### QUOTED TEXT:
When out in the field with a group of fellow birdwatchers, amidst the peaceful sounds of sweet songbird calls and the excitement of spotting a rarely seen feathered friend, or even something as familiar as a chickadee or robin, the topic of binocular lens and prism coatings invariably comes up.
Technical terms are tossed around as we discuss both our current and someday future binoculars.
Binocular lens and prism coatings are key: Lenses should be fully multi-coated. Roof prisms should feature dielectric mirror and phase correction coatings.
Novice birders who attend these outings look utterly perplexed as we debate the optical superiority of specific coatings and applications and in the process, gently correct and learn from each other, expanding our knowledge.
I can clearly recall when, in my early days of birding, I also grappled with the basics, let alone the more complex elements. I wondered if my evolution of “successful birding” would require mastery of all things optics.
I had no idea that many aspects of optics, beyond the fundamentals, are often misunderstood by even the most experienced birders.
There are so many variables involved when discussing image quality that talking about coatings in isolation from other factors, like glass types, can lead you down a deep, dark rabbit hole.
In this article, I aim to demystify and educate by presenting basic optics concepts as they relate to optical coatings.
In addition, for those who are interested, I will carefully veer into some of the more esoteric aspects to give you a more complete understanding, and hopefully help you select binoculars that suit your needs.
If you are an eyeglass wearer who is searching for an excellent and affordable pair of binoculars, be sure to use this checklist.
Step by step we’ll discuss how different coatings used on lenses and prisms can increase light transmission, and cut down on chromatic aberration.
You will see that so much of it comes down to reflection, refraction, and the focusing of different wavelengths within the light spectrum.
So, join me on this journey as we attempt to simplify the complex and, in the process, increase your appreciation of the fascinating world of binocular coatings.
And if you are interested in expanding your knowledge beyond coatings, and also want recommendations on the best 8×42 binoculars for people who wear glasses, you can read more at: https://birdsatfirstsight.com/
Reflection And Light Loss
Let’s begin with a simple review of reflection and light loss, and their impact on light transmission and image brightness.
The two large barrels on the front part of the binoculars contain the Objective Lenses. Their job is to gather light and then pass it on as it passes through the various glass elements (the lenses and the prism) inside the binocular, ultimately providing you with a nice, bright image.

### EXTRACTED ENTRIES:
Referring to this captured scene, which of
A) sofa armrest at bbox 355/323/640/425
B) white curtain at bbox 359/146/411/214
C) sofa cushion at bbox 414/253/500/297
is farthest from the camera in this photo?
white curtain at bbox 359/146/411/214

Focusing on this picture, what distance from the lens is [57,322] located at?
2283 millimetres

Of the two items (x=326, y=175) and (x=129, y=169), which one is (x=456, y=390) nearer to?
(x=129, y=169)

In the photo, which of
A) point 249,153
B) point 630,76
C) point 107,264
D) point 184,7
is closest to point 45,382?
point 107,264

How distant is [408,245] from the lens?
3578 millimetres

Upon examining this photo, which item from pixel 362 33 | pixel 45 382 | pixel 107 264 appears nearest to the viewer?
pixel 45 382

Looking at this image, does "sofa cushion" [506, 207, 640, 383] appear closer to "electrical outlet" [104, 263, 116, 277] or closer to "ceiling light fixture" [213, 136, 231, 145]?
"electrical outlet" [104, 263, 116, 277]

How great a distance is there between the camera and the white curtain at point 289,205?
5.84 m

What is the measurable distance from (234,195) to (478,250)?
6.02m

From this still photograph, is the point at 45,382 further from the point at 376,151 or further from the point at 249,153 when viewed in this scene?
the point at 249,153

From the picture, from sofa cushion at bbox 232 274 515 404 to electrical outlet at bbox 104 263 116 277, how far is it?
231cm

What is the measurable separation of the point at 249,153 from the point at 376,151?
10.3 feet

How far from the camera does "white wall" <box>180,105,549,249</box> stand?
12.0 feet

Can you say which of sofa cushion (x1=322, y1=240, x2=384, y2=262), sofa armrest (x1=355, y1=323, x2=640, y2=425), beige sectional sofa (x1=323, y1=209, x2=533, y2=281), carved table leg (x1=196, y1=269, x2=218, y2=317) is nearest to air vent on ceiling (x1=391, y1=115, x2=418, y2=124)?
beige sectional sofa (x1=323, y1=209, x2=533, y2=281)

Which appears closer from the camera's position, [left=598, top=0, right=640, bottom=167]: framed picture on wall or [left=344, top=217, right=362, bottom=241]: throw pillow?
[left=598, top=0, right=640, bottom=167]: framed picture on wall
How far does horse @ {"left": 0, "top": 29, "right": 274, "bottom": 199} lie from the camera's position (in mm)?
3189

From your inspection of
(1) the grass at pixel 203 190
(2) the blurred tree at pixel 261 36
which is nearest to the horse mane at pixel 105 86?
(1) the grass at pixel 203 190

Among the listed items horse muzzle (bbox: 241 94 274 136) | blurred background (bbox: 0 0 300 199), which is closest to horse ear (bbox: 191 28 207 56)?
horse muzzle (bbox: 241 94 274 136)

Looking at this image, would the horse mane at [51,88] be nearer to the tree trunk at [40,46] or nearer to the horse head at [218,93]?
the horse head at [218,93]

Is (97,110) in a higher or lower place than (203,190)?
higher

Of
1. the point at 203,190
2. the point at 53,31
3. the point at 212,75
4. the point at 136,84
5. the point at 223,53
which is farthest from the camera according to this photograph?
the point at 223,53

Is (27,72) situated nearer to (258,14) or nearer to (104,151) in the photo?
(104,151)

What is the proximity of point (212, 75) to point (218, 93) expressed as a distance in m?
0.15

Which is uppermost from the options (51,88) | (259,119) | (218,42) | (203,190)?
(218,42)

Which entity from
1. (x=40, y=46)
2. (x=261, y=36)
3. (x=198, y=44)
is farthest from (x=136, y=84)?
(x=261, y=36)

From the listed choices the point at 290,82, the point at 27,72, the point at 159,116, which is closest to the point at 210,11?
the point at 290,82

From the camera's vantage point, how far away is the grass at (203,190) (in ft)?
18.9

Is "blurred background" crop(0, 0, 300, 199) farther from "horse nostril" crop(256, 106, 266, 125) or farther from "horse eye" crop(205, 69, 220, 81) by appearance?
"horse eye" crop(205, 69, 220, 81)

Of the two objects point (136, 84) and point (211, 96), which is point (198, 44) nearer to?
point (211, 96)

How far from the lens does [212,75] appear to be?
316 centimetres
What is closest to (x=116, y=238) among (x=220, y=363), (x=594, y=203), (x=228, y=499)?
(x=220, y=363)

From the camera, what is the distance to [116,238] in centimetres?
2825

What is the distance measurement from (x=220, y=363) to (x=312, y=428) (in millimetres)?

### SET TASK 1:
Summarize the text on binocular coatings in two sentences.
### SET TASK 2:
Answer these questions from the text on binocular coatings:
(a) How should binocular lenses be coated?
(b) Which two coatings should roof prisms feature?
(c) What do the two large barrels on the front of the binoculars contain?

### EXERCISE OUTPUT 1:
Binocular lens and prism coatings often come up among birdwatchers, and the key points are that lenses should be fully multi-coated while roof prisms should feature dielectric mirror and phase correction coatings. The article sets out to demystify basic optics concepts as they relate to these coatings, explaining step by step how coatings on lenses and prisms can increase light transmission and cut down on chromatic aberration, beginning with reflection and light loss.

### EXERCISE OUTPUT 2:
(a) They should be fully multi-coated.
(b) Dielectric mirror and phase correction coatings.
(c) The objective lenses.